Algorithms sometimes get a bad rap. They are imagined as autonomous “black boxes” with no common sense or reason driving them. Their uncanny nature leads to an unfair double standard—humans enjoy a fundamental level of trust despite their flaws, while algorithms are seen as divorced from human-style reasoning and are considered inherently less trustworthy.

Because of this double standard, traditional investors tend to see a fundamental difference between a human decision to buy or sell a stock and one executed by a computer. When markets become volatile, the knee-jerk reaction is to blame “algorithms” for being the cause.

So let’s start with a definition: an algorithm is a set of rules, usually mathematical in nature, designed for a computer to follow. The instructions on shampoo—“wash, rinse, repeat”—are an example of an algorithm (albeit a badly designed one; it causes a computer to wash your hair forever).

Algorithms are far more complex than shampooing your hair, but fundamentally, they are just instructions. In many cases, humans can and often do the same tasks—like identifying undervalued stocks—just more slowly and more expensively. Like human investors, algorithms do this systematically, so good investments will hopefully outweigh losing ones. Of course, there are some important differences between humans and algorithms.

Among the more obvious ones are that people get tired and distracted. Emotions and biases come into play, too, and even human motivations aren’t always constructive, especially in high-stress situations.

At the same time, algorithms carry out their instructions without bias or feeling; without the excitement that comes with overconfidence or the fear that accompanies loss aversion. Stress never affects their performance, and they never act on instinct.

This is not to say that algorithms don’t sometimes perform poorly. Especially in very complex applications, such as machine learning, it’s challenging to explain exactly how an algorithm reached its conclusions. Importantly, humans have the same shortcomings, as behavioral psychology research by Daniel Kahneman, Amos Tversky, and others has shown.

The main difference is that well-designed algorithms typically undergo constant iterative testing and improvement. Compare a human driver to the software that controls a self-driving car. A human must pass a driving test, but that hardly demonstrates his or her true ability to drive a car. Beyond this one measurement, it’s anyone’s guess what our new drivers will do on the road.
Algorithms typically undergo constant iterative testing and improvement.

In contrast, the algorithms in self-driving cars capture a vast swathe of data for every mile driven, which engineers use to improve performance. This process of testing and validation is endless, and because of it, engineers have a higher degree of confidence in what their algorithms can and cannot do.

This approach—essentially the scientific method—is the most effective way to make progress on almost any difficult problem. Hypotheses, formulated and rigorously tested on the basis of solid evidence, are virtually the only guarantors of the integrity of decision making available to us. Furthermore, having a scientific mindset means that the process of inquiry never ends; scientists reach the best conclusions our data and capabilities allow, but our search for better answers is, by definition, never complete.
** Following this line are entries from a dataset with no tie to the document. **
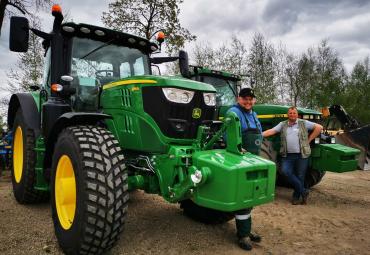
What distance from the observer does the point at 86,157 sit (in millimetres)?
2896

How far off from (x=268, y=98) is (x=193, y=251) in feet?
62.5

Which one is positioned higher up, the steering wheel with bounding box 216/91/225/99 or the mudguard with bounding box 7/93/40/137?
the steering wheel with bounding box 216/91/225/99

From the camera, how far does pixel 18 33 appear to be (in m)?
3.78

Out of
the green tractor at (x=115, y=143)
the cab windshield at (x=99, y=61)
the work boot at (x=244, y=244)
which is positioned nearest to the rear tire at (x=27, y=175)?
the green tractor at (x=115, y=143)

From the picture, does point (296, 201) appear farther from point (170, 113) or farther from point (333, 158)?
point (170, 113)

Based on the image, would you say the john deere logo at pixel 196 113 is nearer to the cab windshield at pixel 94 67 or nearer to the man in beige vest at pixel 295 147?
the cab windshield at pixel 94 67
Whether in the realm of self-driving cars or investment management, the scientific method is key to the safe and effective use of algorithms. Far from being autonomous black boxes, algorithms in these and other fields are the result of painstaking research by experienced humans who harness vast amounts of data and powerful infrastructure to process it.
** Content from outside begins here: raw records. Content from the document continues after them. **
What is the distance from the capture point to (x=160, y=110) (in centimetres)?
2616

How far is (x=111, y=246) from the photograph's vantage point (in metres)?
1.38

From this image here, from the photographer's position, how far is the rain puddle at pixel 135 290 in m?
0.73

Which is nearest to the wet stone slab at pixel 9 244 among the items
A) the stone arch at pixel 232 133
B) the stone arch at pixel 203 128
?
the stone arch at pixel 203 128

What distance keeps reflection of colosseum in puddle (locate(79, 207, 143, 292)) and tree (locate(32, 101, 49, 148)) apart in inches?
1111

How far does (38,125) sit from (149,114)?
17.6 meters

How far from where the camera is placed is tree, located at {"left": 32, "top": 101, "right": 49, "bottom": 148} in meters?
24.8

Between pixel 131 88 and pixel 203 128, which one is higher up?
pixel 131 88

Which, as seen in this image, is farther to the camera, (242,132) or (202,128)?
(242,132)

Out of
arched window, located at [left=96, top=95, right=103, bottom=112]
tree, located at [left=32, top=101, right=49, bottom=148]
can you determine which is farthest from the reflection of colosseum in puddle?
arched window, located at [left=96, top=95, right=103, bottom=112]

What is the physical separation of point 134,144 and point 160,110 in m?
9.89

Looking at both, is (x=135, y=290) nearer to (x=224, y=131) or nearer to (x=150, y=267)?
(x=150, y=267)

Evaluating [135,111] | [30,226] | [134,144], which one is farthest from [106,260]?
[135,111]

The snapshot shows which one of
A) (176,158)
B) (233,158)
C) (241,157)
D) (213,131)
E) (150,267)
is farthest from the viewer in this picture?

Designed from a scientific perspective, these algorithms represent a significant step forward from the days of the past when critical decisions were made based on bare-bones intuition—often supported by preliminary evidence at best. Algorithms are not as mysterious as they seem, nor do they deserve to be called bogeymen.

While both humans and algorithms can perform poorly, this should not obscure the inherent strengths of algorithms in certain situations. Instead, we should acknowledge that they can deliver incredible amounts and embrace them where they are fit for purpose.